What the exercise asks
Filter the rows below, keeping only the lines that contain the string "pixel". Case counts, so a line matches only if the letters are the same case.

───── The input

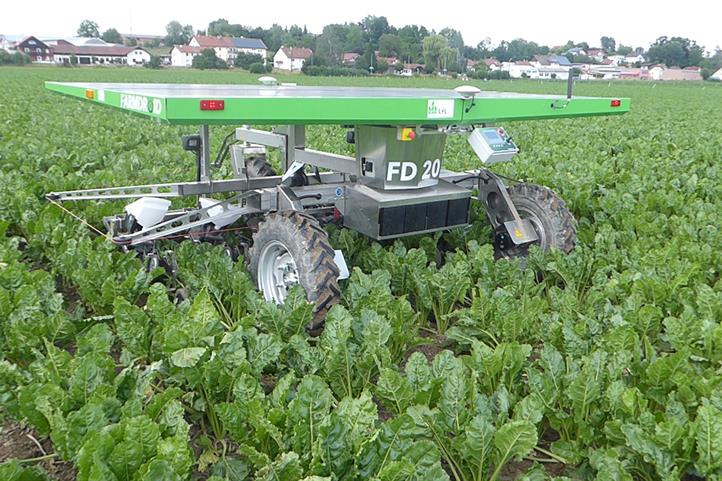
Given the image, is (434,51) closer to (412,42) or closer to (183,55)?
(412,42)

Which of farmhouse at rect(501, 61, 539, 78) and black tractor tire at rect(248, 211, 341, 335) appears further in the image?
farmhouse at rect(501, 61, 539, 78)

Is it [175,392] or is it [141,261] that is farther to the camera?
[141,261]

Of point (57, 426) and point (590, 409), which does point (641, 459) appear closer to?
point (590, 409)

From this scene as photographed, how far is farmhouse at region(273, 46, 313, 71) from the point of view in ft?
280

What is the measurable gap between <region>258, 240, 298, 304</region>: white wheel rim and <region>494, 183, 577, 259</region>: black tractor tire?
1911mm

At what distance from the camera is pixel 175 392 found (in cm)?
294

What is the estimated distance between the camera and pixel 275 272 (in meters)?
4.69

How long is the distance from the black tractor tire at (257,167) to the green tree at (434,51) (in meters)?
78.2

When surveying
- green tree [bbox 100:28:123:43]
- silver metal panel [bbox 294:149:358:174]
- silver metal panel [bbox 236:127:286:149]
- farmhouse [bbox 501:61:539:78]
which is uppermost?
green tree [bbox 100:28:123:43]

──────────
───── The input

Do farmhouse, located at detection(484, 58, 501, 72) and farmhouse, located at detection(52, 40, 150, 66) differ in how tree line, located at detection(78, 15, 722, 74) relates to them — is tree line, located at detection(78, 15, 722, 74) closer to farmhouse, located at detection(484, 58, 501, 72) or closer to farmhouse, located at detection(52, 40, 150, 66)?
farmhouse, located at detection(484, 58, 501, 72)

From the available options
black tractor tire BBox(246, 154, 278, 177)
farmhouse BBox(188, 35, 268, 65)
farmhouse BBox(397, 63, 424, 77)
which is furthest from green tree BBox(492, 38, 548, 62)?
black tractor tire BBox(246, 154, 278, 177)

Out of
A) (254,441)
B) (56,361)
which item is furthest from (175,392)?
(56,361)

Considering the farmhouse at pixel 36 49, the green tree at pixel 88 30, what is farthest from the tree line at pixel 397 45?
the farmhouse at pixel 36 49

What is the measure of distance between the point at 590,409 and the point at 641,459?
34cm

──────────
───── The input

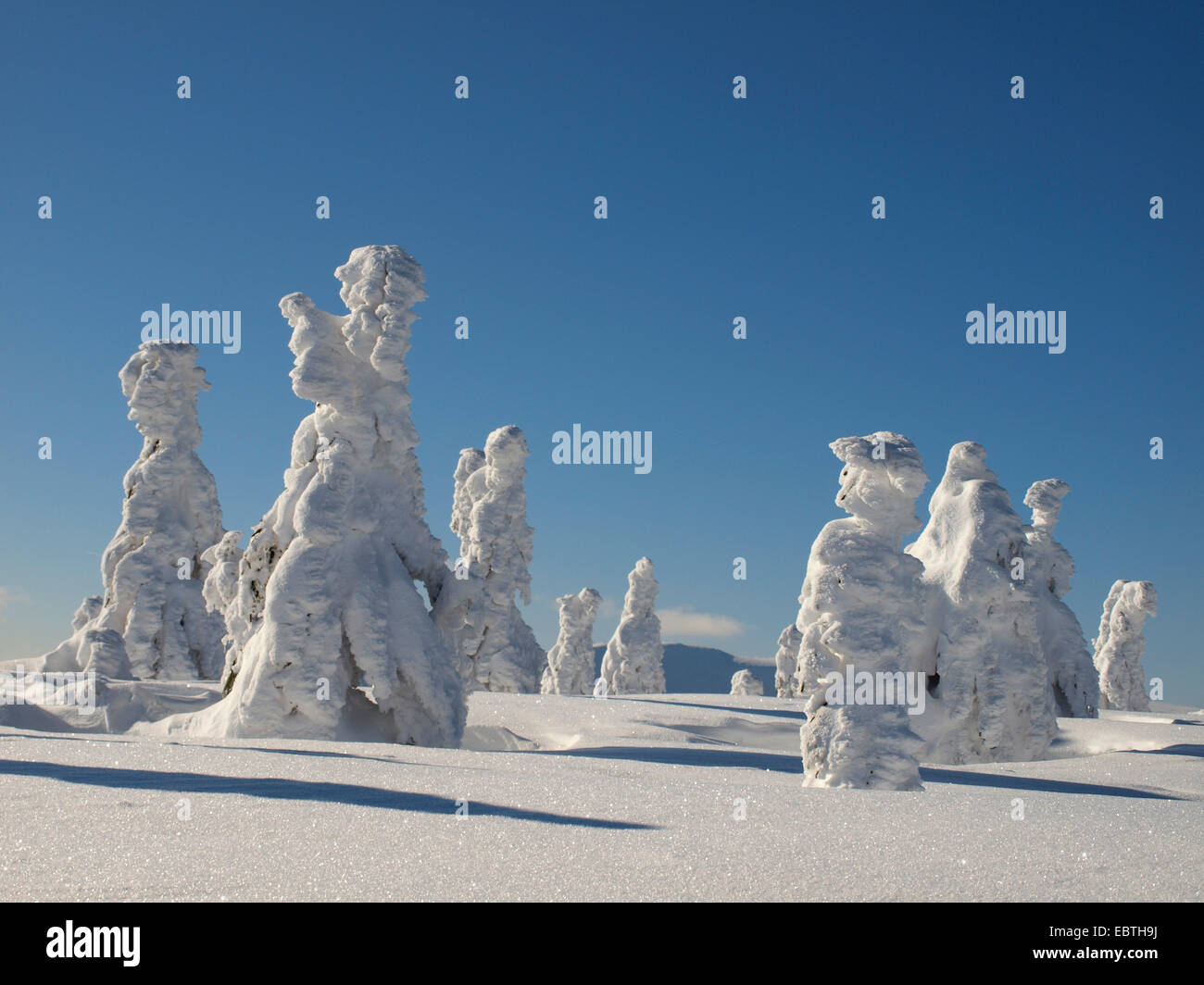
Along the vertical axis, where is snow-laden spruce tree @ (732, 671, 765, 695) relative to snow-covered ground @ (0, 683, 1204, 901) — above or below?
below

──────────

Task result
At what distance from the camera is pixel 175 392 found (in cm)?
What is the estimated distance between the camera and pixel 275 272 (in meters)?
Considering the farmhouse at pixel 36 49, the green tree at pixel 88 30, what is farthest from the tree line at pixel 397 45?
the farmhouse at pixel 36 49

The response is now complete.